# The linear solver

The linear solver implemented in FEAT2 is designed as a black-box preconditioning approach. It covers single-grid as well as multigrid solvers, and iterative solvers can arbitrarily be combined with other solvers as preconditioners. Boundary conditions that stem from a finite element discretisation can be imposed via so-called "filter techniques", i.e., defect vectors are filtered at specific steps of the algorithms to receive the boundary conditions.

To give an introduction to the solver library, one first has to realise a very basic fact: *All linear solvers can be expressed as preconditioners.*

## The preconditioner approach

Let an arbitrary linear system be given, expressed as $$Ax=b,$$ for a matrix $A\in\mathbb{R}^{n\times n}$ and vectors $x$, $b\in\mathbb{R^n}$. Furthermore, let $P:\mathbb{R}^{n}\to \mathbb{R}^{n}$ be some mapping in the $\mathbb{R}^{n}$. If there is $P=A$, a solution $x^{*}$ of the linear system can be calculated by one step of a defect correction loop: $$x^{*} := x + P^{-1}(b-Ax),$$ or equivalently in three steps,

$$\begin{align} d :=& b-Ax \\ P y =& d \\ x^{*} :=& x + y \end{align}$$

for a *defect* vector $d\in\mathbb{R}^{n}$ and a *correction* vector $y\in\mathbb{R}^{n}$. At this point there are some things to note:

The system $P y = d$ is a "homogeneous" linear system.
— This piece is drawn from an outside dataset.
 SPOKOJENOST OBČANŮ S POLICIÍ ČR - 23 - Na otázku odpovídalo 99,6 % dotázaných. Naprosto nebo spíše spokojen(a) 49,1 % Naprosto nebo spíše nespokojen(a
Assume, that there is an index set $I\subset\{1,...,n\}$ identifying the degrees of freedom on the boundary, and that $$x_i = b_i = g_i \qquad\text{for all $i\in I$}$$ for a vector $g\in\mathbb{R^n}$ which encapsules the degrees of freedom on the boundary. The rows $I$ in $A$ replaced by unit vectors. (This is the usual implementation of Dirichlet boundary conditions in FEAT2.) Then, there is necessarily $d_i=0$ in the defect vector for all $i\in I$, and the correction vector $y$ has to fulfil $y_i=0$ for all $i\in I$ as well.

The mapping $P^{-1}:d\mapsto y$ is a

*preconditioner*. It is applied to a defect vector $d$ and provides a correction vector $y$ for the solution. It only has to deal with "homogeneous" boundary conditions.The mapping $P^{-1}$ can be any approximation to the matrix $A^{-1}$. In particular, $P^{-1}$ can be expressed by any direct or iterative solver.
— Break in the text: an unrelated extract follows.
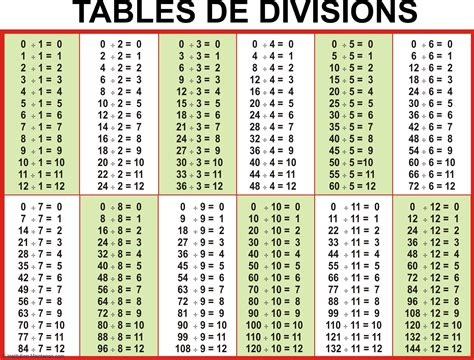 Les De Table by Le Calcul Mental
The last point needs additional clarification. In the above approach, every type of preconditioner (Jacobi, Gauss-Seidel,...) can be imposed as $P$. On the other hand, every linear solver which is able to solve a linear system $Ax=b$ is also capable of solving the linear system $Py=d$: One provides the matrix $A$ as system matrix and the vector $d$ instead of $b$ as right-hand side. A direct solver will compute $y$, an iterative solver an approximation to $y$.
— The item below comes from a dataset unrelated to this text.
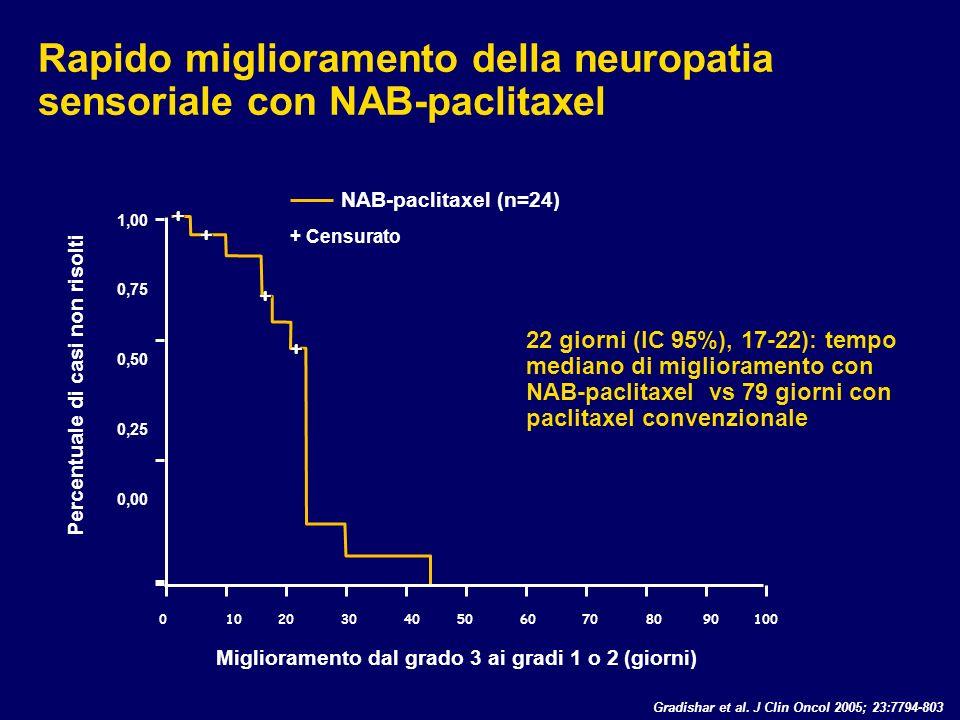 Rapido miglioramento della neuropatia sensoriale con NAB-paclitaxel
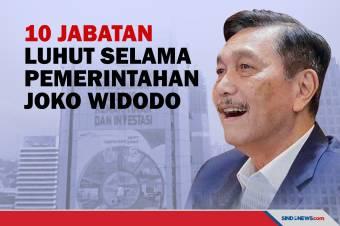 10 Jabatan Luhut Selama Pemerintahan Presiden Jokowi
Remark:The preconditioning system $$Py=d$$ has a very specific style. It has to deal with "homogeneous boundary conditions", i.e., with defect and correction vectors instead of right-hand side and solution vectors $x$ and $b$, respectively. This allows to do nesting with linear solvers.

## Nested solvers

Due to the preconditioning approach, linear solvers can be arbitrarily nested while still keeping a black-box style. The "outer" linear solver is always one step of the above defect correction loop. All other linear solvers are realised as preconditioners in this outer solver -- and thus, all solvers can serve as preconditioners in other linear solvers. Here some examples:

**Jacobi-Solver: DefCorr(Jac)**- A Jacobi solver is a defect correction loop with a Jacobi preconditioner. It is realised in the form $$ y_{n+1} := y_n + \omega D^{-1} (d - A y_n) $$ with $D$ the diagonal of the matrix $A$ and $\omega>0$ a damping parameter. The sequence $y_n$ converges to $y$ which is used to compute the final solution $x$, see above. To be more specific, the solver is realised in three steps: $$\begin{align} \tilde d :=& d-Ay_n \\ P_D \tilde y =& \tilde d \\ y_{n+1} :=& y_n + \omega \tilde y \end{align}$$ with $P_D:=D$ the Jacobi preconditioner.
**DefCorr(4BiCGStab(ILU))**-
This is an example of three solver levels being nested.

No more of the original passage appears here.